Menarik perahu kecil yang terikat di dermaga kecil, terombang-ambing tenangnya sungai lebar tersebut, ia mulai mendayung dengan wajah pucat pasi, membiarkan mulutnya mengeluarkan uap hangat. Mencoba menghirup oksigen sebanyak-banyaknya di atas sungai gelap dengan gelombang kecil menjilat-jilat sisi perahu kayu tersebut, boots-nya yang kotor terkena lumpur bercampur air mengotori sisi perahu yang didudukinya. Hingga ia akhirnya mengikuti arus yang membawanya makin menjauh dari sisi hutan yang sering menjadi tempatnya berjalan-jalan di kala senggang. Menoleh menyaksikan mansion itu makin tak terlihat sampai pada semak dan dahan juga rimbunnya pepohonan yang menutupi pandangannya, ia mengulas senyum penuh kelegaan.

Pagi itu ia mengerjapkan mata, terbangun dengan wajah waspada ketika perahu kecil yang ia naiki dengan tenang mengikuti aliran air hingga sampai pada pepohonan yang berwarna lebih cerah, daun-daun yang lebih tipis juga beri yang lebih ranum. Kicau burungnya pun terdengar lebih riang dengan bunyi serangga bersahutan di sekelilingnya. Bunyi derak pelan menandakan perahu itu telah merapat ke daratan. Ia pun duduk, memakai tas yang tadi malam ia jadikan bantalan kemudian turun dengan wajah penuh antisipasi, pisau pendek yang ia curi sudah berada di tangannya.

"Aku tak akan berani melakukan itu jika jadi dirimu," ucap sebuah suara yang tiba-tiba terdengar dari atas pohon membuatnya terkesiap dan mundur seketika untuk kembali ke perahunya.

Tapi sebuah tangan mencengkram lengannya erat, menariknya untuk menghadapnya. "Kau tak boleh pergi, kau tak punya tujuan lain," tuturnya.

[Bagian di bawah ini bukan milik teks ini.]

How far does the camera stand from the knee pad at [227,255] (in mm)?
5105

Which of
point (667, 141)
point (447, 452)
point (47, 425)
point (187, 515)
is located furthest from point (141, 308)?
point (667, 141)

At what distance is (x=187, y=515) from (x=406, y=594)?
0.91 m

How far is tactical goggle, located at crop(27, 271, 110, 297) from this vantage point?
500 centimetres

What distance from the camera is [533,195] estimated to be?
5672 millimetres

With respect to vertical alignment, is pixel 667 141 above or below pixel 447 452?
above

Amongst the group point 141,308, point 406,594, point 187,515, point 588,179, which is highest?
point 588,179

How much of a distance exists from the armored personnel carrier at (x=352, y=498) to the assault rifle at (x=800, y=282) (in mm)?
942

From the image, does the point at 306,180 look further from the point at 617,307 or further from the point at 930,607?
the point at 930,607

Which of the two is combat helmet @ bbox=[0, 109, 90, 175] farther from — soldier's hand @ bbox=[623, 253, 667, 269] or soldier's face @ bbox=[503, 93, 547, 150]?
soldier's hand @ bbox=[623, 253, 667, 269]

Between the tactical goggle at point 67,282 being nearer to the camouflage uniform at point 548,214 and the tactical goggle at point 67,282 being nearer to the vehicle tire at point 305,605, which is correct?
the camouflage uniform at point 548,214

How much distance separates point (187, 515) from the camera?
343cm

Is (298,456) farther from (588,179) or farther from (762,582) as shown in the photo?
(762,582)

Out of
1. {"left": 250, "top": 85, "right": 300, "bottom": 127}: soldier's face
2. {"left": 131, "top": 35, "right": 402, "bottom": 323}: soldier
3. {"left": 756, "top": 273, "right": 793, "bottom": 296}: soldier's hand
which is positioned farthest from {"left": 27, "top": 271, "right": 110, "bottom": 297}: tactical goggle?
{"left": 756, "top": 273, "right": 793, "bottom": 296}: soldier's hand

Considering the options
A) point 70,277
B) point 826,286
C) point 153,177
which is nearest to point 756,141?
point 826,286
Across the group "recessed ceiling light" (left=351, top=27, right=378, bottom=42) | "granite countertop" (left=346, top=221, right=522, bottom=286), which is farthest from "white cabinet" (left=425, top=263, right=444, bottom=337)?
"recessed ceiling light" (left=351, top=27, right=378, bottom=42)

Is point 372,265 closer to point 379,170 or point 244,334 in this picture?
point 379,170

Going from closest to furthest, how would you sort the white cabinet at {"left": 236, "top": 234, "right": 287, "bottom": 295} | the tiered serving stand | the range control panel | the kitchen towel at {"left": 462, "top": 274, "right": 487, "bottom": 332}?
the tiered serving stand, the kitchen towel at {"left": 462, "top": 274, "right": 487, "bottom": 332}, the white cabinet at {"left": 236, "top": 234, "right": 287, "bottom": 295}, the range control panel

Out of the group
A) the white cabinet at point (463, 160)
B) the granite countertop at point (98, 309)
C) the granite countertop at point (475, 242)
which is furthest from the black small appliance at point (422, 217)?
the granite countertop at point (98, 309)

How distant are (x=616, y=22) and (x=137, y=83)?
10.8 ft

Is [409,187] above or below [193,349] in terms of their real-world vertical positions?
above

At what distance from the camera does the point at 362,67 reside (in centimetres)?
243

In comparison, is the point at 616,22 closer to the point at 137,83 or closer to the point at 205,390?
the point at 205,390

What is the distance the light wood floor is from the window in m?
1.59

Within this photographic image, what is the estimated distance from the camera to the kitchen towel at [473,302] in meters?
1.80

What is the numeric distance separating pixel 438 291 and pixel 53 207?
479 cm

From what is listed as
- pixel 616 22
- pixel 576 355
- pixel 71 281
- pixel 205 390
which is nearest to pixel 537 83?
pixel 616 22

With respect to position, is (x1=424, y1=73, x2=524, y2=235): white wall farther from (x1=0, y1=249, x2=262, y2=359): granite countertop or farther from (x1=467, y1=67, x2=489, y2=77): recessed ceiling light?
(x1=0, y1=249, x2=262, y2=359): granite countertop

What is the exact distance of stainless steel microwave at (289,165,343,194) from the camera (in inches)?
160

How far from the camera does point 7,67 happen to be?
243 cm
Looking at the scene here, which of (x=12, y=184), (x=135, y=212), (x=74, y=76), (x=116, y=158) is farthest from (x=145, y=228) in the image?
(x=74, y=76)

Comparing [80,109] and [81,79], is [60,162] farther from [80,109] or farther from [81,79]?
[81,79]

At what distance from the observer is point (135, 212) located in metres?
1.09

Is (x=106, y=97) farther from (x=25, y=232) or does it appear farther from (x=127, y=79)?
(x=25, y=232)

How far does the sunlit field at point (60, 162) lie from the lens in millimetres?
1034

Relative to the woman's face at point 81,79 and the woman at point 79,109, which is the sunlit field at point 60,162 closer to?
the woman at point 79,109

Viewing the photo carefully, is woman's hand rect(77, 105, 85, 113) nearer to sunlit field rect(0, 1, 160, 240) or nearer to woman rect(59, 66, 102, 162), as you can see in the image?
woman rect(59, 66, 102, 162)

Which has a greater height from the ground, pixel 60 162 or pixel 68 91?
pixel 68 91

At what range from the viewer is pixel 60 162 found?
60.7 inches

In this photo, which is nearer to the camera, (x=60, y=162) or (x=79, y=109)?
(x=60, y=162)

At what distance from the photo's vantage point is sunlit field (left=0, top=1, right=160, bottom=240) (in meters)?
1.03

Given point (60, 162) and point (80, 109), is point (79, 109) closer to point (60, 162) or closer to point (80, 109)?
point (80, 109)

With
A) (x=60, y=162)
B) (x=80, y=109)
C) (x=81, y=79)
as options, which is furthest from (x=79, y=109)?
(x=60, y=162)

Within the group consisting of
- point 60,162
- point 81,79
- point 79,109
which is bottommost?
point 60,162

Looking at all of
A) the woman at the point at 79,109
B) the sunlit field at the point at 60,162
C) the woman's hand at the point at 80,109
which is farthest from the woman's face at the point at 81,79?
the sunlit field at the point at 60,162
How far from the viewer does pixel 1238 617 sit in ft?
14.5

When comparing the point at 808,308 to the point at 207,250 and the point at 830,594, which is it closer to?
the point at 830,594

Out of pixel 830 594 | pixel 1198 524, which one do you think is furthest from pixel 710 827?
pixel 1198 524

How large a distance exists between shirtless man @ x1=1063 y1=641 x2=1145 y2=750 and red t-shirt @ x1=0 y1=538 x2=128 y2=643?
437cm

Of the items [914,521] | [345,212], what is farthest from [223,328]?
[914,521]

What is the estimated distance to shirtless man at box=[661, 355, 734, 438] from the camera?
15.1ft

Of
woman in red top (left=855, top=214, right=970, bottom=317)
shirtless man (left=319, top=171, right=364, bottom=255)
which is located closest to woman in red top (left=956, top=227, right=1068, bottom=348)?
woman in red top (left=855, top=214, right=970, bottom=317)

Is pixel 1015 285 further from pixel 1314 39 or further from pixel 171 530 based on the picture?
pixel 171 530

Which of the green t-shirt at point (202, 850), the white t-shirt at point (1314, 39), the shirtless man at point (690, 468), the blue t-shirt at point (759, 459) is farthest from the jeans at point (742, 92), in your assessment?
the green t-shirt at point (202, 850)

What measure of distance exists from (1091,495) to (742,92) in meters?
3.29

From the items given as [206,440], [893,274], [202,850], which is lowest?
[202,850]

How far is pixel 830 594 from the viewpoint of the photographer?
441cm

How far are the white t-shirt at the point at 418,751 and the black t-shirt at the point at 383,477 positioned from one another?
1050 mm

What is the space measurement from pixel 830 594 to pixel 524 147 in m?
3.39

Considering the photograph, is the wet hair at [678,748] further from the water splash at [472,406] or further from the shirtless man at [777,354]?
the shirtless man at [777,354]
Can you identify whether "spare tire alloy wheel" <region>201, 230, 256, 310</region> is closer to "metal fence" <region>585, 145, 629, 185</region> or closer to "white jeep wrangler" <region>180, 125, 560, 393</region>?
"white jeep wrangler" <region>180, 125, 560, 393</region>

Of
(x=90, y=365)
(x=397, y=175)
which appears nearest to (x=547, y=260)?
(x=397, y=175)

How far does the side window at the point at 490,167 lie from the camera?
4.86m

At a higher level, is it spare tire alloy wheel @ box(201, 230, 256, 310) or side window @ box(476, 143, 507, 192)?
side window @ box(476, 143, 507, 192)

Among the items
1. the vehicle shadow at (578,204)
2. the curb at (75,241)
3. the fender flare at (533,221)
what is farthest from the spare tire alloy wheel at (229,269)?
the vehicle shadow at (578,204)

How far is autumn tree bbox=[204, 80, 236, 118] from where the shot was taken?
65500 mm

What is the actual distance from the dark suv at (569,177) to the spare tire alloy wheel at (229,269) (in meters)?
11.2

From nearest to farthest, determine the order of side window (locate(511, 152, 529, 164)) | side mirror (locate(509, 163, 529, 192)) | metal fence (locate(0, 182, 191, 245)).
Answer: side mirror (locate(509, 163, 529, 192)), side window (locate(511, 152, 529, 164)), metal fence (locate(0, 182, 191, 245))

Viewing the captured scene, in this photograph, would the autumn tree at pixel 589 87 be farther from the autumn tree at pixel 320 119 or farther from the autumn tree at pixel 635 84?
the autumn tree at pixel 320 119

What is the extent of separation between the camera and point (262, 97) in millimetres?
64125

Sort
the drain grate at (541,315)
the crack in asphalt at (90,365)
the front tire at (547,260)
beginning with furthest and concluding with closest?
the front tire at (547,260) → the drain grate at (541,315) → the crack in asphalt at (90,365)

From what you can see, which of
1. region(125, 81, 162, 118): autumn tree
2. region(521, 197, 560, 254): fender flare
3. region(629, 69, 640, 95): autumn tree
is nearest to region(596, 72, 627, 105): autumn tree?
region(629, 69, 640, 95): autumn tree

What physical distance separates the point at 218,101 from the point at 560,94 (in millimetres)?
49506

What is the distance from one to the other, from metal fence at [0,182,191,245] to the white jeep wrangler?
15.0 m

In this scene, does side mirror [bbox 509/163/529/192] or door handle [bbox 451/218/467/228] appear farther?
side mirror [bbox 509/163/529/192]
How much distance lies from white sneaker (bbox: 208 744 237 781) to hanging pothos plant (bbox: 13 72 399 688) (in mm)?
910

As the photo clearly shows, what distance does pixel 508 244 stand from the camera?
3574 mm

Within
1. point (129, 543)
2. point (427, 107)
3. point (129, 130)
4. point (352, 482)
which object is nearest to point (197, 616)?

Remaja itu memandangi makhluk dengan kulit seputih susu, dan alis yang menegaskan mata besarnya. Mata yang penuh kalkulasi, dan kecurigaan. "A-aku... aku tidak tahu," ia tergagap, berusaha menjauhkan diri dari wajah yang beberapa inchi lebih rendah darinya tersebut, perlahan memasukkan kembali pisaunya ke dalam sarung kulitnya.